Background
- The FSA is the principal regulator of the UK financial services industry and has four objectives under the Financial Services and Markets Act 2000: maintaining market confidence; promoting public understanding of the financial system; the protection of consumers; and fighting financial crime.
- The FSA aims to maintain efficient, orderly and clean financial markets and help retail consumers achieve a fair deal.
Dear Sirs
FSA Investigation: British Energy plc ("BE" and/or the "Company")
Background
As you are aware, on 5 September 2002, BE announced that it had initiated discussions with Her Majesty's Government ("HMG") with a view to seeking immediate financial support and to enable a longer term restructuring of the Company. The announcement stated that the discussions with HMG followed the break down of commercial negotiations with British Nuclear Fuels Limited ("BNFL"), a company wholly owned by HMG. Following this announcement, BE's listing was suspended by the UK Listing Authority pending clarification of its financial position. BE's listing was subsequently restored on 9 September following a further announcement clarifying its financial position.
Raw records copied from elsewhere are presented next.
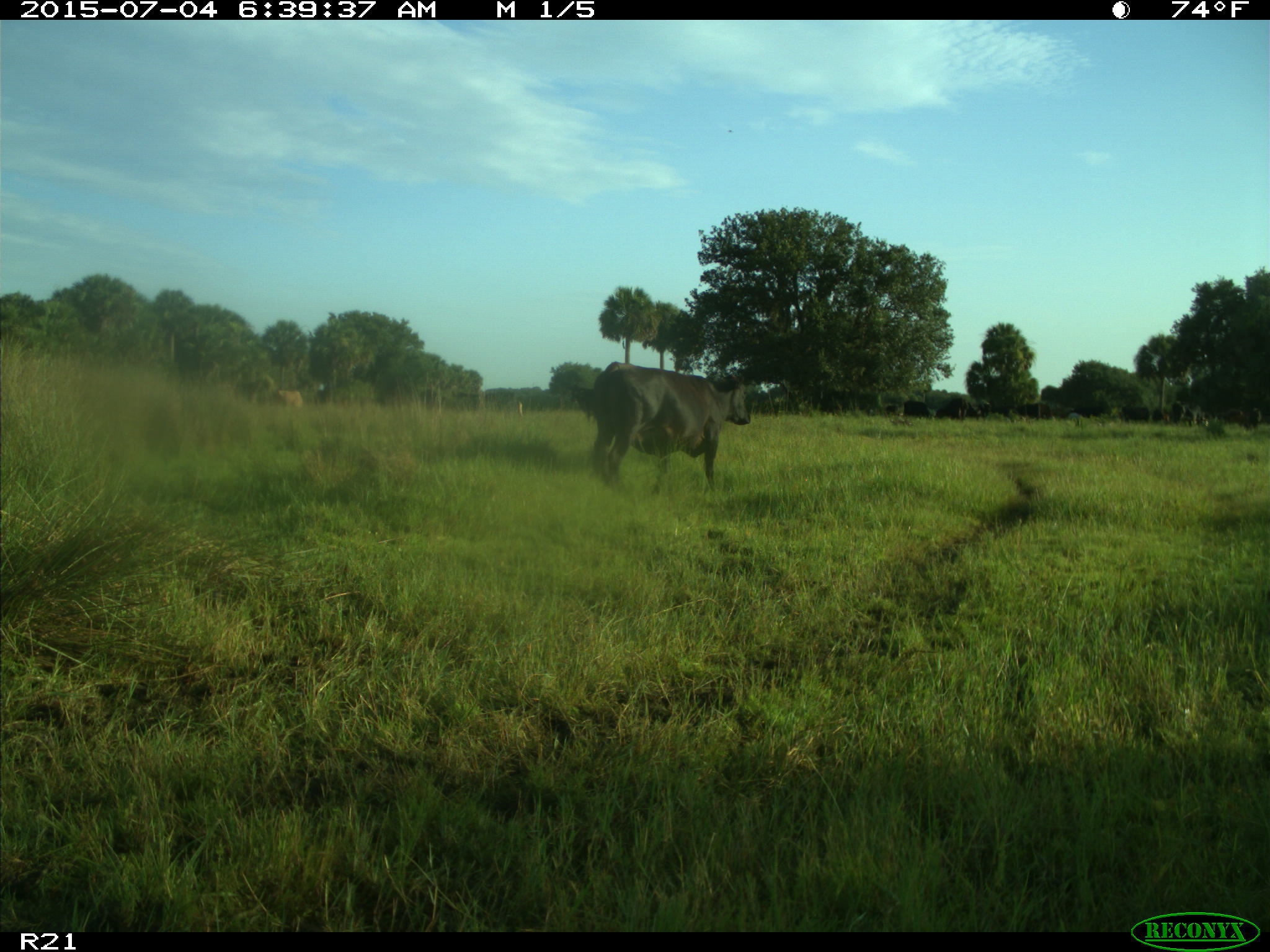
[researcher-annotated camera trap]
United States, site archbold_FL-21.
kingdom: Animalia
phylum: Chordata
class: Mammalia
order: Artiodactyla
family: Bovidae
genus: Bos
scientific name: Bos taurus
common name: domestic cow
The Financial Services Authority ("FSA") had concerns regarding the timeliness of the 5 September announcement and the accuracy of BE's previous announcements and statements regarding its financial condition and discussions with BNFL. In particular, the FSA had concerns over the statements made by BE's Chairman and Finance Director on 14 August 2002 that the Company did not face a "financial crisis" or an "immediate credit crisis" following the unplanned outage at its Torness power station on 12 August 2002.
As a result of these concerns, investigators were appointed by the FSA (acting in its capacity as UK competent authority for listing) on 28 October 2002 to establish whether, during the period 7 May 2002 up to and including 5 September 2002 ("the Relevant Period"), BE had complied with its obligations under the Listing Rules. The investigators were also appointed to establish whether market abuse (s118 FSMA) or an offence of making false or misleading statements (s397 FSMA) may have been committed by BE and/or its directors during the Relevant Period.
FSA's conclusions
The FSA has gathered extensive evidence from relevant persons, including BE and its advisors, and also from BNFL and its advisors. Following its investigation the FSA has determined that there is no evidence that, during the Relevant Period, the Company breached its obligations under the Listing Rules. The FSA has also found no evidence of any breach by the Company or its directors of s118 FSMA or offence under s397 FSMA during the Relevant Period.
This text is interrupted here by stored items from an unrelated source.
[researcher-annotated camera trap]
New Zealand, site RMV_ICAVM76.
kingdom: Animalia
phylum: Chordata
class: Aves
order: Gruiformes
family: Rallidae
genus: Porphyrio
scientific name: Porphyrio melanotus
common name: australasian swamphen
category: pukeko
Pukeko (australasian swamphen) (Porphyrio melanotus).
The evidence submitted to the FSA suggests that BE was aware of its disclosure obligations and took appropriate steps to ensure compliance with such obligations during the Relevant Period. The purpose of this letter is to inform the Company that, based on the information and evidence currently available, the FSA considers that no further action should be taken in relation to this matter. BE's statements on 14 August and 5 September 2002
The FSA has examined BE's financial position as at 14 August 2002. As a result of BE's prior disclosures, the market was aware that the Company's UK business was heavily loss-making and that it required significant changes to its commercial environment in order for the UK business to be restored to long-term viability.
The material provided to us shows that BE had undertaken extensive work to determine the effect of the Torness outage on its financial condition, both in its then current financial year and for the years going forward to 2005. The FSA is satisfied that the statements made by BE on 14 August 2002 were supported by the results of the work it had undertaken.
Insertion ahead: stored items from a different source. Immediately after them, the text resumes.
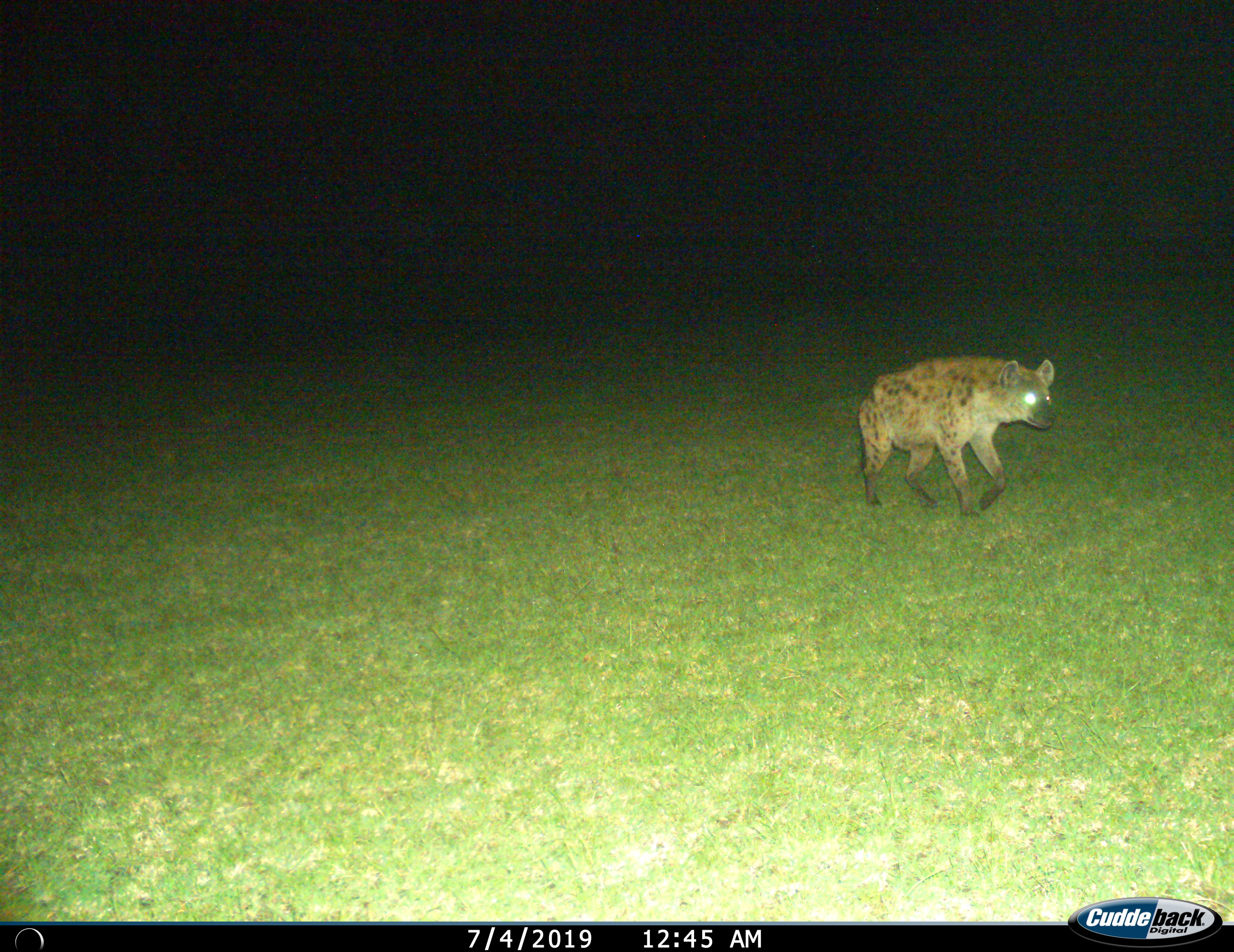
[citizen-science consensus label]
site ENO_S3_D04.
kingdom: Animalia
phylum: Chordata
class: Mammalia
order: Carnivora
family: Hyaenidae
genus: Crocuta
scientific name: Crocuta crocuta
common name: spotted hyena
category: hyenaspotted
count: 1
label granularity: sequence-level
As you know, following the outage at Torness, BNFL and BE entered into detailed negotiations which focused upon renegotiating the terms of its fuel contracts. The intention was for BNFL to produce a term sheet during the first week of September. In the event, the term sheet delivered to BE at midnight on 3/4 September 2002 fell far short of what BE had expected. BE considered the implications of BNFL's proposals and the longer term prospects of the Company at its Board meeting on 5 September 2002 and concluded that it should not draw down on its existing undrawn loan facilities. BE decided at the Board meeting on 5 September 2002 to seek assistance from HMG and the announcement made by BE at 18:37 on 5 September resulted from decisions made at this Board meeting. The FSA has found no evidence to suggest that BE's financial condition or the Company's expectations as to its performance changed materially in the period from 14 August until 5 September.
I would like to express our appreciation for the co-operation shown by the Company and your solicitors during the course of this investigation.